You can build one shared response selector model which would be trained on user utterance and response utterance pairs across all retrieval intents of your assistant. In this case, you do not need to define the retrieval_intent parameter in the configuration of the Response Selector:
You can build a specific response selector model for each retrieval intent. Each model would be trained on user utterance and response utterance pairs grouped under that retrieval intent. Hence, the number of response selector components in the NLU configuration should be the same as the number of retrieval intents in the training data. To do this, use the retrieval_intent parameter in the configuration of each Response Selector component to define the corresponding retrieval intent:

YAML

pipeline:
- name: ......
- name: "ResponseSelector"
  retrieval_intent: ask_faq
  ...... # other architectural parameters
- name: "ResponseSelector"
  retrieval_intent: chitchat
  ...... # other architectural parameters

The choice between building a specific or a shared response selector model is use-case driven. If utterances in a particular retrieval intent are very domain specific, for example FAQ-related questions, it might not make much sense to learn a shared embedded representation with generic words coming from intents like chitchat and greeting. Your specific model may even perform better with different set of parameters than the ones used for the shared model. For example, the training may improve when using balanced batching as the batching strategy if you have much more data for some FAQs than for others.

We wanted developers to have this flexibility to try and test what works best for them. In our experiments, building a shared response selector model for all retrieval intents yielded similar results when compared to having individual models for each of them. If you observe different results please share them with us on the forum.

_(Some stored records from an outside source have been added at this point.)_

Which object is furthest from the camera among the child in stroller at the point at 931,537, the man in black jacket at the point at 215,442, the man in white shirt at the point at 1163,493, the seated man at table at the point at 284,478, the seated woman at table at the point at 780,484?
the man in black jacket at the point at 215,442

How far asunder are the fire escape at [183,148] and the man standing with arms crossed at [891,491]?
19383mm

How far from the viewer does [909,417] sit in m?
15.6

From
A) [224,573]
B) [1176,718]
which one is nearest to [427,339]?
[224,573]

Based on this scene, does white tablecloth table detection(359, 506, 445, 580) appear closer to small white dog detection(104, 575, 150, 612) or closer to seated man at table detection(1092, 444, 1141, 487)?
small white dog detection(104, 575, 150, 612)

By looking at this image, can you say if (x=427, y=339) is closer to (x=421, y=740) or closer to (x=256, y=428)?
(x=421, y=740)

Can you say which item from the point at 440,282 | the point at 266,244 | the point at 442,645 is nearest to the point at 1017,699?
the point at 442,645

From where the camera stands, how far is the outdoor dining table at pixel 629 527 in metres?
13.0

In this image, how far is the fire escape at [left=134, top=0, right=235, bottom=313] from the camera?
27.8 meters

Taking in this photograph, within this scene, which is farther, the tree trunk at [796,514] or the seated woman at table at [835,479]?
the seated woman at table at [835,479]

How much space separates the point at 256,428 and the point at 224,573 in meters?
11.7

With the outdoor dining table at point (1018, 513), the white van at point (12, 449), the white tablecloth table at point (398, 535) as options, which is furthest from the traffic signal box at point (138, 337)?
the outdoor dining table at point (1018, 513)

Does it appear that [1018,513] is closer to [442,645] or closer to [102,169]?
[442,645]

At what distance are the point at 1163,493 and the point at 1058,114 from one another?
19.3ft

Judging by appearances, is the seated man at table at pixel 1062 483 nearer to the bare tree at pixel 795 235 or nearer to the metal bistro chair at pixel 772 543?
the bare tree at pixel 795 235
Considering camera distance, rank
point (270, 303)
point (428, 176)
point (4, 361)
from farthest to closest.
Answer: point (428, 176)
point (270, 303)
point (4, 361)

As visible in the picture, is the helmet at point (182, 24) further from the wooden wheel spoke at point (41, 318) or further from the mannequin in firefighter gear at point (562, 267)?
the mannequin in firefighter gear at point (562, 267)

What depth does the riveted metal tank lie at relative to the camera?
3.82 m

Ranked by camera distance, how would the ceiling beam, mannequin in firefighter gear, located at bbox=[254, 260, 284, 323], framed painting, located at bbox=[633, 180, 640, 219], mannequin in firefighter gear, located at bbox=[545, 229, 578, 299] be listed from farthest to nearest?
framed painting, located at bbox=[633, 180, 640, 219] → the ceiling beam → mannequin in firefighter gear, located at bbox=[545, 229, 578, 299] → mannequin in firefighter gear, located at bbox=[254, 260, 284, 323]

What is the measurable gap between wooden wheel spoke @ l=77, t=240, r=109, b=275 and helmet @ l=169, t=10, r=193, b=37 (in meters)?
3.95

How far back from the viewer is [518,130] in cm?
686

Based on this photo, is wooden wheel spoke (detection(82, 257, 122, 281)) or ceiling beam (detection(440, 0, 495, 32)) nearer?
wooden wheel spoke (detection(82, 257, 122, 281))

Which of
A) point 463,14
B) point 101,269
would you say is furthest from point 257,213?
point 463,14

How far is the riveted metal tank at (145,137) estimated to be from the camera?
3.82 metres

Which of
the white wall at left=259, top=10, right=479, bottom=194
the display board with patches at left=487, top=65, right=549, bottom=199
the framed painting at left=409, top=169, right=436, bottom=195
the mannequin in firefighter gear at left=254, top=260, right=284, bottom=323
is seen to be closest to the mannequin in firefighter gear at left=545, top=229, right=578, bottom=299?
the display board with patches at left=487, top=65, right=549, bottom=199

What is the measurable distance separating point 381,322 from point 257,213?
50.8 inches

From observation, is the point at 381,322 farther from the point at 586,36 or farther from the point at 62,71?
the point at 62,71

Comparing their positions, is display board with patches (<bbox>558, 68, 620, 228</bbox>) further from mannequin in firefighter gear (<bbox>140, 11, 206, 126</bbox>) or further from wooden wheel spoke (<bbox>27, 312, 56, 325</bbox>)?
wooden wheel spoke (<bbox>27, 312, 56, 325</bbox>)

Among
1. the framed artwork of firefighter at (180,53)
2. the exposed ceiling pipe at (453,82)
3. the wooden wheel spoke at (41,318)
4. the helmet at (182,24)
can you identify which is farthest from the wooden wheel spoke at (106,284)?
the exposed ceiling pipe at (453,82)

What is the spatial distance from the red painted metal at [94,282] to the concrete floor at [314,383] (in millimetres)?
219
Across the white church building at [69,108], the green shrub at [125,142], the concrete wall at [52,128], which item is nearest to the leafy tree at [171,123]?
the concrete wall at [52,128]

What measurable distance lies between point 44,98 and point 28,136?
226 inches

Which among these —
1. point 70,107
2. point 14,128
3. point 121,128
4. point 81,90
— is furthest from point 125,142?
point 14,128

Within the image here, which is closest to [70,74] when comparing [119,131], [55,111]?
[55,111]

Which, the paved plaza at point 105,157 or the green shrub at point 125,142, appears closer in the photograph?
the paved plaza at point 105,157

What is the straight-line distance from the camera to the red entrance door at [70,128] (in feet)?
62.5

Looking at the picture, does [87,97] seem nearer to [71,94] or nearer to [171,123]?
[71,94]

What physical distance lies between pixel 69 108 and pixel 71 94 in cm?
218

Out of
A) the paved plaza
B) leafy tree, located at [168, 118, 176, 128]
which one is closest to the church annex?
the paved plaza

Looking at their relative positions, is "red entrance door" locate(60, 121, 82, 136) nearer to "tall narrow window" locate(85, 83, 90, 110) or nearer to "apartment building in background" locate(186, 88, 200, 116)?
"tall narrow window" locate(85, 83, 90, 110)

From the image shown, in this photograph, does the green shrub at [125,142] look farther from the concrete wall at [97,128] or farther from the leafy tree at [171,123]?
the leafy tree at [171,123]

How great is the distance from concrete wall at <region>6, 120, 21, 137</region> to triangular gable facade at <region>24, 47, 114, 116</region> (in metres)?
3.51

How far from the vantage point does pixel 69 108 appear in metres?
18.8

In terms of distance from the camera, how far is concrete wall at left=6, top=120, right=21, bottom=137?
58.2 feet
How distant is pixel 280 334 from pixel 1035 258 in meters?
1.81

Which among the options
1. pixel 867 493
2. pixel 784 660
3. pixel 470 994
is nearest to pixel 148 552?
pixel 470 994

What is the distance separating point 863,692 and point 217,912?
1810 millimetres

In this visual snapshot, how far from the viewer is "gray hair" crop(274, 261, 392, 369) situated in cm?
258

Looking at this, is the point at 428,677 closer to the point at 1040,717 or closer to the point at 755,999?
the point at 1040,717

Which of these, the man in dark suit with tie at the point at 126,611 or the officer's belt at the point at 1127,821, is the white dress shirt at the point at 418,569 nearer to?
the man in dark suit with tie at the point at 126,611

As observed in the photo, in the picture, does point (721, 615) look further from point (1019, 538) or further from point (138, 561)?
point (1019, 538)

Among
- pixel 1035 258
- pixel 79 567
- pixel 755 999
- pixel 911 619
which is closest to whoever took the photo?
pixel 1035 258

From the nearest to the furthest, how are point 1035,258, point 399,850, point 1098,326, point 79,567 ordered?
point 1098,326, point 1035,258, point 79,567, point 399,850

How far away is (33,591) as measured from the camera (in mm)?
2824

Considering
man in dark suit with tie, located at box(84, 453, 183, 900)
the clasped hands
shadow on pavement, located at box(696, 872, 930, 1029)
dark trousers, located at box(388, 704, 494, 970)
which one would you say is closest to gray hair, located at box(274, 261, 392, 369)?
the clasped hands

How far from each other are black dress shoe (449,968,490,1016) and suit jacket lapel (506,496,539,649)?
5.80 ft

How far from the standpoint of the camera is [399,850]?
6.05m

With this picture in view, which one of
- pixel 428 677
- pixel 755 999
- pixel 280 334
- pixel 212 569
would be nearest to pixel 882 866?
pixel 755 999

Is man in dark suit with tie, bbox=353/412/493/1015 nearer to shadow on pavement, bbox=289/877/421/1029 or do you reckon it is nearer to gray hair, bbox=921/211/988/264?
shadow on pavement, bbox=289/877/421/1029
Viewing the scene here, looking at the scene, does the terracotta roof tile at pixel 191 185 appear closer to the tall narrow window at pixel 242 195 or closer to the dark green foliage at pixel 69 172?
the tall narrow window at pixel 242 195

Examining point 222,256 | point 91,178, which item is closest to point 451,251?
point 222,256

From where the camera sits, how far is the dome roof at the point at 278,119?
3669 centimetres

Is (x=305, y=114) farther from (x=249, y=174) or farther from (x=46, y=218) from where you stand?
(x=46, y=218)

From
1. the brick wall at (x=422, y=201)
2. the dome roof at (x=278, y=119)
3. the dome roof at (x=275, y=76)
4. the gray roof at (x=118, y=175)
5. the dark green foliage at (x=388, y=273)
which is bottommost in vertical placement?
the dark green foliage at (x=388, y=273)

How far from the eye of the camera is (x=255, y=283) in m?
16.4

Why is the feature experimental?

With the introduction of response selector and retrieval actions, we came up with a new approach to tackle single-turn interactions. The training data format doesn't completely support end-to-end training but is still a step in that direction. Also, the response selector component lies at the intersection of Rasa NLU and Core. Although we believe end-to-end training is an exciting area to progress in, we want to receive enough feedback from the community on the overall developer experience, performance of the model, and the functionality itself before we take it further. Hence, we plan to keep the feature experimental for now. This means that the functionality may be changed or removed based on the feedback we receive.

Conclusion

We now have a completely new way of handling single-turn interactions in Rasa assistants. Also, since the feature is experimental, we encourage you to try it out and give feedback. If you are building bots with this new component or just testing it out, keep us posted on how it goes on the forum. We are excited to see what new interesting use cases you build with this component!